If any domesticated animal sees their reflection every day without paying it the slightest attention, it's obviously because they know it's their own reflection. Otherwise, there would be a constant battle of wits, like when they put a large mirror in the jungle and wild animals go crazy attacking it, thinking their territory has been invaded. (Hey, it's another guy—how'd he get in here? Is he threatening me? Is he a she? Is she into me? And if so... Hey, how you doin'??)
The fact that they don't do any of this, is proof enough for me that cats and dogs are self-aware. (Don't any of these scientists have pets?) I came to regard my college kitten's utter lack of interest in mirrors as proof that cats are more intelligent than we give them credit for.
I wondered what she thought of me and my endless daily rituals in front of the mirror… my repetitive, obsessive grooming and compulsive inability to pass one without acknowledging my reflection, as if I hadn’t done so just a few moments ago.
Maybe she drew the not-entirely-illogical conclusion that human self-recognition was a bit fragile and tenuous, in need of constant reminders and reinforcement (which would also explain the many photos and drawings of ourselves on the walls!).

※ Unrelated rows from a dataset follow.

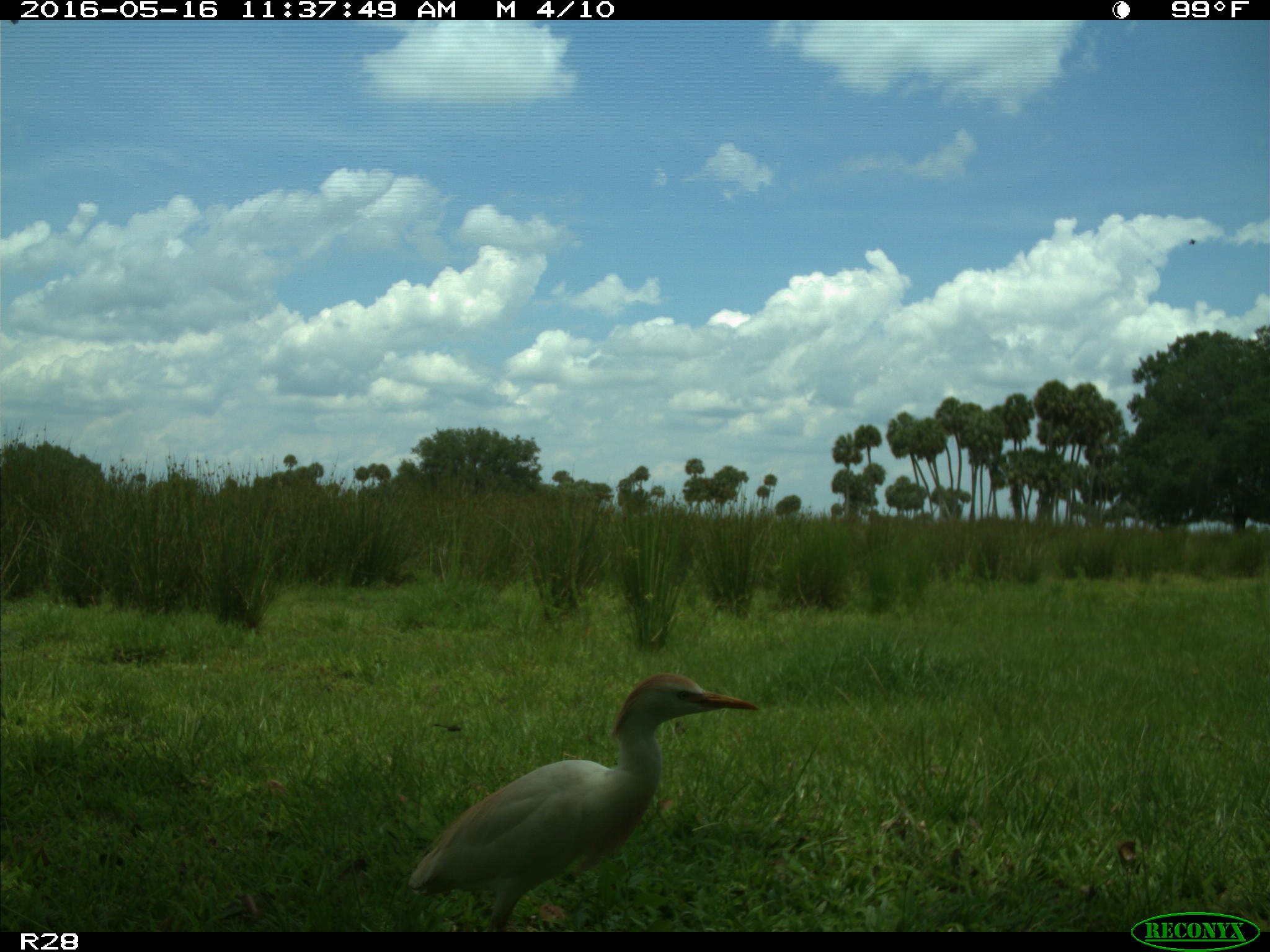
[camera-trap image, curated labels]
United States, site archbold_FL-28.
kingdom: Animalia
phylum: Chordata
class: Aves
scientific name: Aves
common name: birds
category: unidentified bird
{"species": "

The Art and Science of Self-Awareness
So when I caught Cali in front of the mirror, puffing herself up in threatening postures, lunging at herself, then retreating, stalking, pouncing and skittering sideways like a damned hyena, I thought, Yikes, this one's not very bright! My mother, a classically trained ballet dancer and choreographer, had a very different take on it. After watching the video, she was quick to declare, “She's just a dancer!"
Watching the video again, I noticed something I hadn't picked up on before. There's this part in the middle when she goes to the far end of the room and stands off to the side, out of sight of the mirror, where the short wall that forms the outside of the closet meets the bedroom door. There's an 8-inch return that frames the closet and she sits there staring at the corner for a long time.
What became abundantly clear to me was that she was trying to look behind the mirror, where the other cat would be. She's doing her own little experiment, right?
Shortly after that, she flops down in front of the gap where the closet door hinges, where she can peer inside the closet and, at the same time, see her reflection in both sides of the closet door. She doesn't register any alarm at the prospect of two identical foreign cats in her environment, and soon after that, she leaves the room (possibly to write up her results).
I have no problem with the hypothesis that Cali is a dancer, but maybe—just maybe—she's a scientist too.